PROBLEM SET:
(a) Answer these questions from the uveitis case text:
(i) At which practice, and in which city, does Kristen Spears work?
(ii) Over what period had the patient's blurry vision been getting worse?
(iii) What was the patient's best-corrected visual acuity in each eye?
(b) Carry on the text about comanaging uveitis from the point where it stops.

### SUPPLIED PASSAGE

I had a patient with uveitis of unknown etiology, which turned out to be Vogt-Koyanagi-Harada (VKH) syndrome. In the future, when should I think about comanaging uveitis?

“Panuveitis with associated neurological symptoms should always be comanaged with a retinal or uveitis specialist due to the threat of vision loss and, even worse, death from an underlying systemic infection,” says Kristen Spears, OD, of Omni Eye Services, in Atlanta.

Dr. Spears recently had a case with a very similar presentation. The patient was a 35-year-old male of Indian descent whose chief complaint was progressive blurry vision over the prior four to six weeks. “Upon further questioning, he complained of eye pain and ringing in his ears that had started one week before,” Dr. Spears says.

One clue to VKH: a “sunset glow” fundus.
Best-corrected visual acuity was 20/400 in each eye. Anterior segment exam showed posterior synechia, 2+ cell and flare and mutton-fat keratic precipitates on the inferior endothelium in both eyes. Posterior segment exam revealed bilateral disc edema, macular edema, diffuse vitritis and inferior temporal serous retinal detachments.

######
### SOURCE INFORMATION

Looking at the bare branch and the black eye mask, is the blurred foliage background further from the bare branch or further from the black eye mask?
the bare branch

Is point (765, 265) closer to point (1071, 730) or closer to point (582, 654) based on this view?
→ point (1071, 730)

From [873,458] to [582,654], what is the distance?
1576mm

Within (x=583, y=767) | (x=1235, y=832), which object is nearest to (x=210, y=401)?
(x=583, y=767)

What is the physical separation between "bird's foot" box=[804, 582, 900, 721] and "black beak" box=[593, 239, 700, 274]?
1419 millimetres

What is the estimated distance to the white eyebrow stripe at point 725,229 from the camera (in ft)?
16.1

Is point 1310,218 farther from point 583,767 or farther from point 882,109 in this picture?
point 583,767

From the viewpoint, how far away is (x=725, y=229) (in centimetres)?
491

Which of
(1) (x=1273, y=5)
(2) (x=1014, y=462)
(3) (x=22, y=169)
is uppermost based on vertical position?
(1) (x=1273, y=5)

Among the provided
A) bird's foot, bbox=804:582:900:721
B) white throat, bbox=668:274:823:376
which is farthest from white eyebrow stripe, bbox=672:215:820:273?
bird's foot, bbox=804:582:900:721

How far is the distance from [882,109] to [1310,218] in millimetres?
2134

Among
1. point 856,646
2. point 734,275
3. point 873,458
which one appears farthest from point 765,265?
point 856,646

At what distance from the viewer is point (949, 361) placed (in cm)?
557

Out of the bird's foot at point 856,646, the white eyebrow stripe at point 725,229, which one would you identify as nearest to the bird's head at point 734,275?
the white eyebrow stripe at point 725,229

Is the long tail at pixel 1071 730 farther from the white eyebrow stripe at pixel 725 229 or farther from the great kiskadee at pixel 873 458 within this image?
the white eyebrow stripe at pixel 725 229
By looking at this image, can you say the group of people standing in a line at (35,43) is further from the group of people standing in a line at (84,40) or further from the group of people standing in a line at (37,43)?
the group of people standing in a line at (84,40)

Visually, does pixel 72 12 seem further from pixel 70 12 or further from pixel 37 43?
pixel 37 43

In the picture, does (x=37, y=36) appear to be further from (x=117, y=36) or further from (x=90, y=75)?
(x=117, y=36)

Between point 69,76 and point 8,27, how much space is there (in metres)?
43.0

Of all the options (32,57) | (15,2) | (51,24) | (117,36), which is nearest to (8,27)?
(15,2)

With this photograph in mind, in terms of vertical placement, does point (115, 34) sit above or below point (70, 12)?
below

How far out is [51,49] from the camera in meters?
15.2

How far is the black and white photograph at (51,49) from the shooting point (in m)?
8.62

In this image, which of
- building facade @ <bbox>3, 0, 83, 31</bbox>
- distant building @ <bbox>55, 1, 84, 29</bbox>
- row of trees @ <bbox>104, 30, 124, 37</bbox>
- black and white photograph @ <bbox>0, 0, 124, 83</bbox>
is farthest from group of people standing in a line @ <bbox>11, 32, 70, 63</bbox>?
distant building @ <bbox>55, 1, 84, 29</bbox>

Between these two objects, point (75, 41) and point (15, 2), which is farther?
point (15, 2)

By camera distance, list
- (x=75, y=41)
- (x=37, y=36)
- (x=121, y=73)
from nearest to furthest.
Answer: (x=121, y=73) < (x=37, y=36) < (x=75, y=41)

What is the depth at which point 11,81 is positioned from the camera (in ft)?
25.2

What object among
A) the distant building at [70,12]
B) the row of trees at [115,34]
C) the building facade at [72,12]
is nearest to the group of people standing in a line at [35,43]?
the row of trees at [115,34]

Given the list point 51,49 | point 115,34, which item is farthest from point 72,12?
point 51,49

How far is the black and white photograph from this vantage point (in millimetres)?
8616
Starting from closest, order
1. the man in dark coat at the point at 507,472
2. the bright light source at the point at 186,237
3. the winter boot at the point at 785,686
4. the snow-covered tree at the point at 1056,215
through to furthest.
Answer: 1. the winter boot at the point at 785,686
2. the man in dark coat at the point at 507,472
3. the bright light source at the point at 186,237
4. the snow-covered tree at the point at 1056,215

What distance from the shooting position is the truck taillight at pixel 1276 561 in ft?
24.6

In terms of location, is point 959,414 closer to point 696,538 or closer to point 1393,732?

######

ANSWERS TO THE TASKS:
(a)
(i) Omni Eye Services, in Atlanta
(ii) The prior four to six weeks
(iii) 20/400

(b)
“An infectious etiology was at the top of my list of differentials, but the lack of systemic symptoms really threw me off,” Dr. Spears says. “The signs that led me to suspect Vogt-Koyanagi-Harada syndrome were his hearing loss and bilateral serous detachments. My first thought was that he needed a strong dose of oral prednisolone, but because of the potential for an infectious etiology, I knew I needed the help of a specialist.”

Fortunately, a retinal specialist was available at Omni. “Had I been in a private practice, I would have started the patient on topical therapy—with a corticosteroid, atropine and phenylephrine—ordered extensive blood work that day, and sent the patient to a retinal or uveitis specialist right away,” she says.

Vogt-Koyanagi-Harada syndrome is a rare systemic disease involving various melanocyte-containing organs. There are four distinct stages of the disease: prodromal, acute uveitic (Dr. Spears’ patient presented at this stage), convalescent and chronic recurrent. VKH is more common in Asian, Middle Eastern, Hispanic and Native American populations.1

The hallmark ocular signs are bilateral serous retinal detachments, panuveitis and a “sunset glow” fundus. VKH is highly correlated with the HLA-DR4 haplotype and many other antigens associated with autoimmune diseases.

“We ran a battery of lab tests on this patient, including a complete blood count, rapid plasma reagin, FTA-ABS, angiotensin-converting enzyme, purified protein derivative, chest X-ray, and checked for multiple HLA haplotypes,” Dr. Spears says. “The only significant finding from his lab testing was the presence of the HLA-DR4 antigen. But, that combined with his presentation and case history is about as diagnostic as you can get for VKH.”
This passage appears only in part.